--- To do ---
Your output should be the lines below from the one with "kingdom: Animalia" through the one with "[researcher-annotated camera trap]", copied exactly, pictures excluded.

:: Supplied material

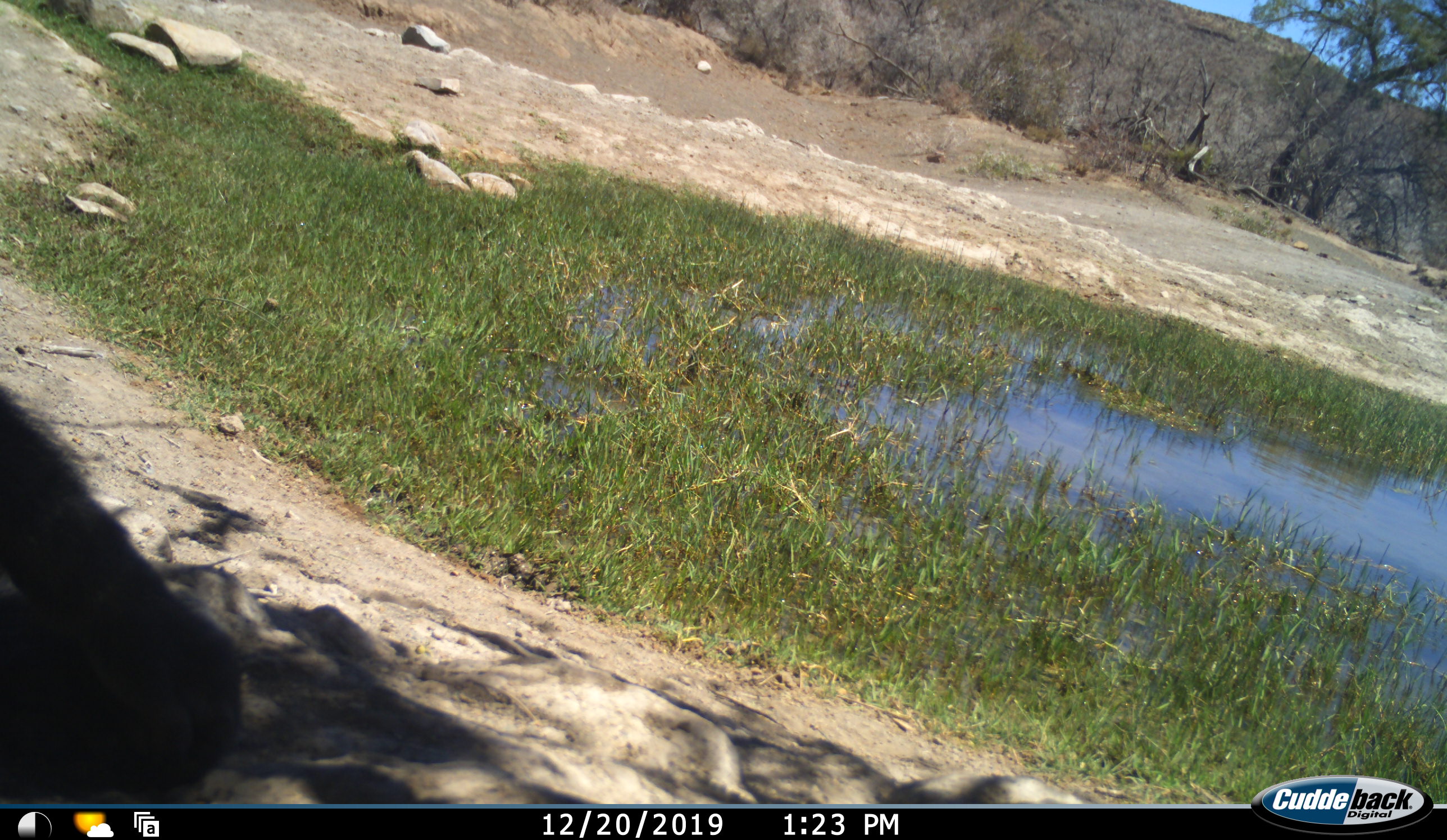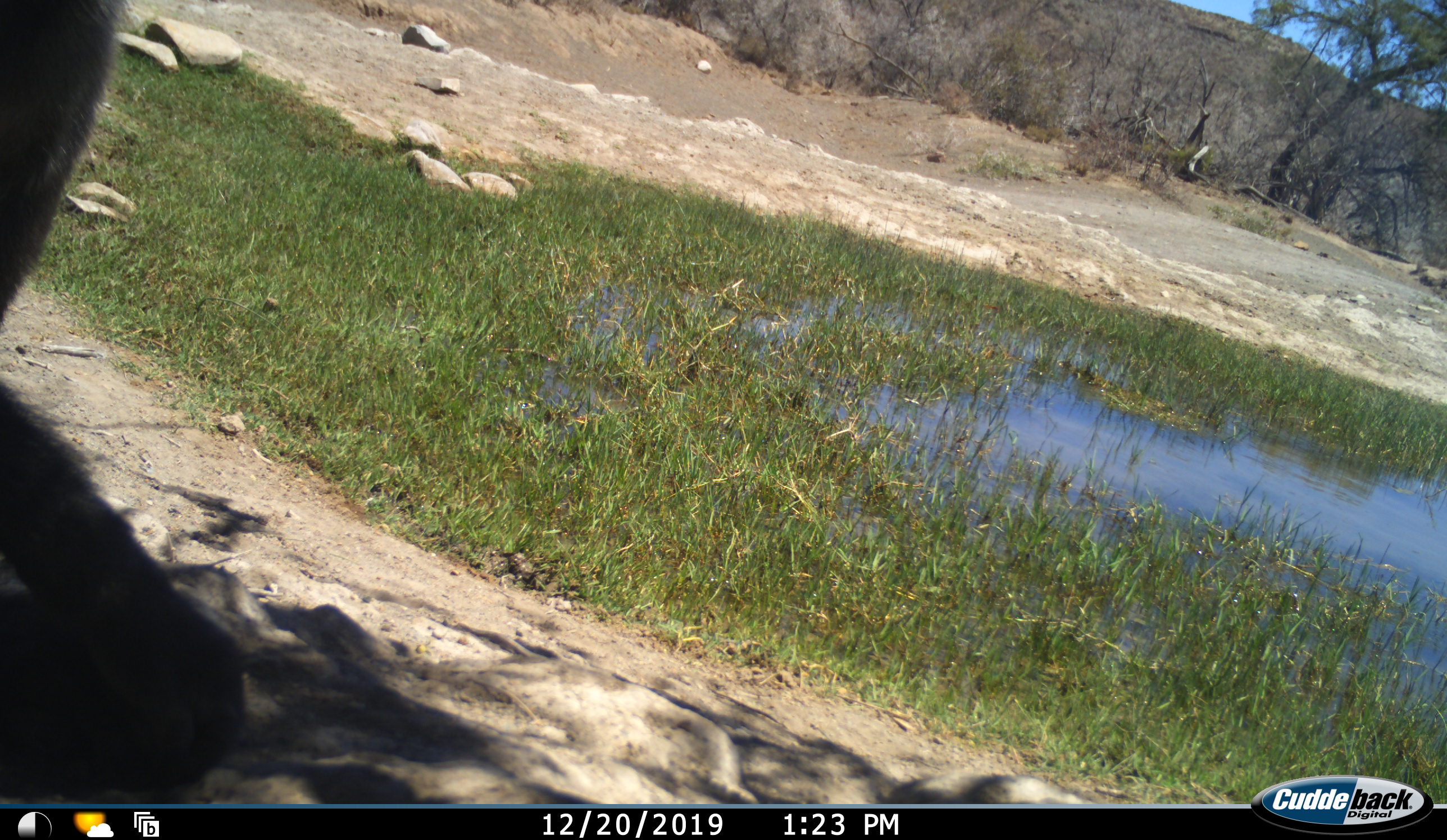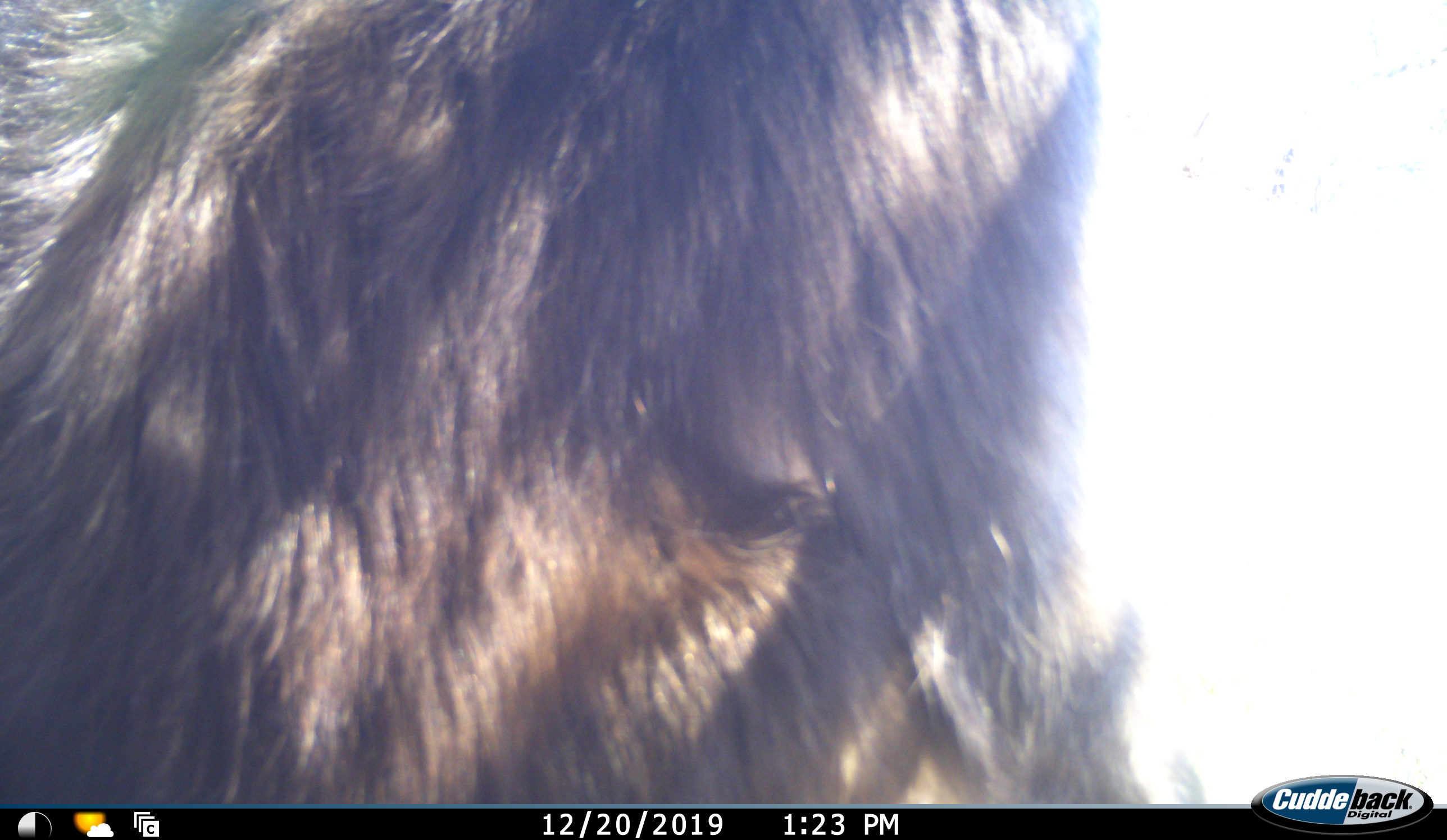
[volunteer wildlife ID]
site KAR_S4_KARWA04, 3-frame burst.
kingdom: Animalia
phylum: Chordata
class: Mammalia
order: Primates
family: Cercopithecidae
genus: Papio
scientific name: Papio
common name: baboon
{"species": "baboon (Papio)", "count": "1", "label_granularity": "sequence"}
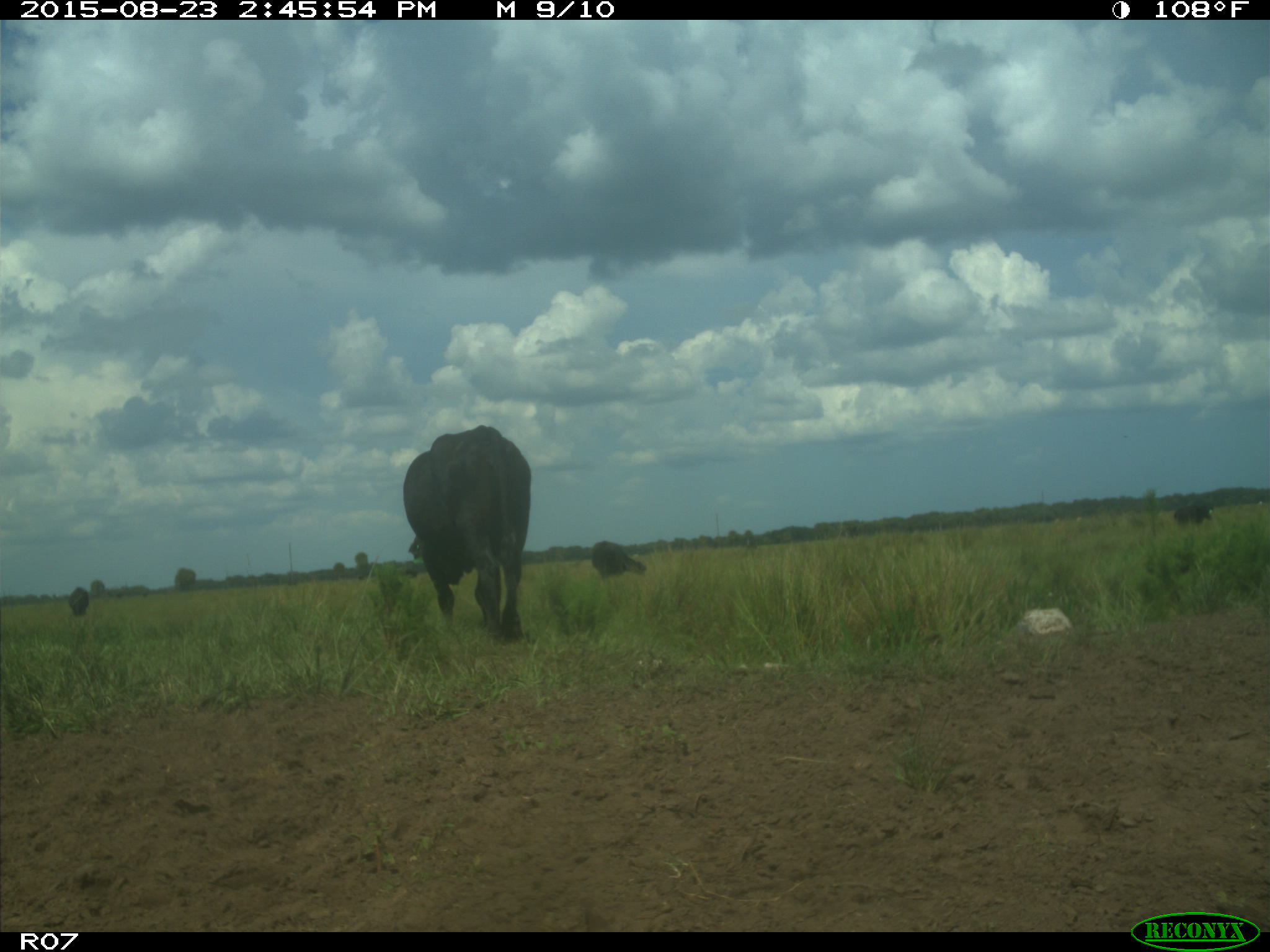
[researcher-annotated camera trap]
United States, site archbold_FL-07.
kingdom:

::::

--- Answer ---
kingdom: Animalia
phylum: Chordata
class: Mammalia
order: Primates
family: Cercopithecidae
genus: Papio
scientific name: Papio
common name: baboon
{"species": "baboon (Papio)", "count": "1", "label_granularity": "sequence"}
[researcher-annotated camera trap]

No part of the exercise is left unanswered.